The big bang raises a big question: if it was the explosion that created the universe 13.7 billion years ago, what caused it?
Three researchers at the Perimeter Institute have come up with a new theory about what might have happened before the big bang. It’s a little confusing, but it’s based on good math, can be tested, and is interesting enough to be on the cover of Scientific American with the title “The Black Hole at the Beginning of Time.” They say that what we think of as the “big bang” could be the “mirage” of a collapsing star in a universe that is very different from ours.
“Cosmology’s greatest challenge is understanding the big bang itself,” write Perimeter Institute Associate Faculty member Niayesh Afshordi, Affiliate Faculty member and University of Waterloo professor Robert Mann, and PhD student Razieh Pourhasan.
Most people think that the big bang started with a singularity, which is a point in spacetime that is so hot and dense that the normal laws of physics break down. Singularities are strange, and we don’t know much about them.
“For all physicists know, dragons could have come flying out of the singularity,” Afshordi says in an interview with Nature.
The problem, as far as the authors are concerned, is that the big bang theory says that our relatively easy-to-understand, uniform, and predictable universe came from a singularity that destroyed physics. It seems unlikely. So perhaps something else happened. Maybe our universe has always been made up of more than one thing.
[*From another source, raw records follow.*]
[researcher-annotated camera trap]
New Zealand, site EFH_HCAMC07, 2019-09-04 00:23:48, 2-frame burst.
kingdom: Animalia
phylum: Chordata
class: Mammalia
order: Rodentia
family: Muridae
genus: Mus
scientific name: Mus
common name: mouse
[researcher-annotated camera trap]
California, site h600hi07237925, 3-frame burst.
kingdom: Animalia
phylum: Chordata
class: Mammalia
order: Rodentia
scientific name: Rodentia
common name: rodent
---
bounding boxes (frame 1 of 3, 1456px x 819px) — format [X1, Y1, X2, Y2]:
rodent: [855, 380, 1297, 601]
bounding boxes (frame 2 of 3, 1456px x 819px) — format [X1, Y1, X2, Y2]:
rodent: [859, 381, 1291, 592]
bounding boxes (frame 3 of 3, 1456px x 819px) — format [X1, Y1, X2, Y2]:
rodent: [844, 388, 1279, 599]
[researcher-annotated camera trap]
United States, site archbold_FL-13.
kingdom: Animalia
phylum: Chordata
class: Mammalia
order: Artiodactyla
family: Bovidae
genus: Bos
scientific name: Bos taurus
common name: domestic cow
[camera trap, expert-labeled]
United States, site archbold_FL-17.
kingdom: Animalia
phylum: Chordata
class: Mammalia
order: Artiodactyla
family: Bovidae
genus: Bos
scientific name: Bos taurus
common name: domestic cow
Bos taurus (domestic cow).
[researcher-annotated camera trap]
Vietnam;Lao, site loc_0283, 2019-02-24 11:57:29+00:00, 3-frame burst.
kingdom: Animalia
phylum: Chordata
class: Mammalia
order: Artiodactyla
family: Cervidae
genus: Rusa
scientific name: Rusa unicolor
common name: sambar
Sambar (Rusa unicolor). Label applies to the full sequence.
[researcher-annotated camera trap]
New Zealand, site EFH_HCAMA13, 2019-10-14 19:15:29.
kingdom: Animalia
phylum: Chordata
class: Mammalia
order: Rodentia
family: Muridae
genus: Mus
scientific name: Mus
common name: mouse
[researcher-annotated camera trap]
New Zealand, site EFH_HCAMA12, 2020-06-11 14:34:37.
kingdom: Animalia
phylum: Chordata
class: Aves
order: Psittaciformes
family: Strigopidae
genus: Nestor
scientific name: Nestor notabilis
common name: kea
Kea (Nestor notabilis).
Their idea is that the event horizon of a black hole could be the three-dimensional “wrapping” around a four-dimensional black hole. In this theory, our universe came into being when a star in a four-dimensional universe fell into a black hole.
In our three-dimensional universe, black holes have two-dimensional event horizons. This means that they are surrounded by a two-dimensional boundary that marks the “point of no return.” In a universe with four dimensions, a black hole would have an event horizon that is three-dimensional.
In their idea, our universe was never inside the singularity. Instead, it was created outside an event horizon, which kept it safe from the singularity. It started out as one part of a four-dimensional star that exploded, and it still is.
The researchers say that even though this idea may sound “strange,” it is based on the best math we have today for describing space and time. In particular, they have used holography tools to “make the big bang look like a cosmic mirage.” Along the way, their model seems to answer questions that have been around for a long time and, most importantly, makes predictions that can be tested.
The idea that everything and everyone we know came from the event horizon of a single four-dimensional black hole goes against our natural instincts. We have no idea what a universe with four dimensions might look like. We don’t know how a “parent” universe with four dimensions came to be.
But, the researchers say, our fallible intuitions evolved in a three-dimensional world that may only show us shadows of reality.
They compare it to Plato’s allegory of the cave, in which prisoners only see the flickering shadows of a fire on the wall of a cave for their whole lives.
“Their shackles have prevented them from perceiving the true world, a realm with one additional dimension,” they write. “Plato’s prisoners didn’t understand the powers behind the sun, just as we don’t understand the four-dimensional bulk universe. But at least they knew where to look for answers.”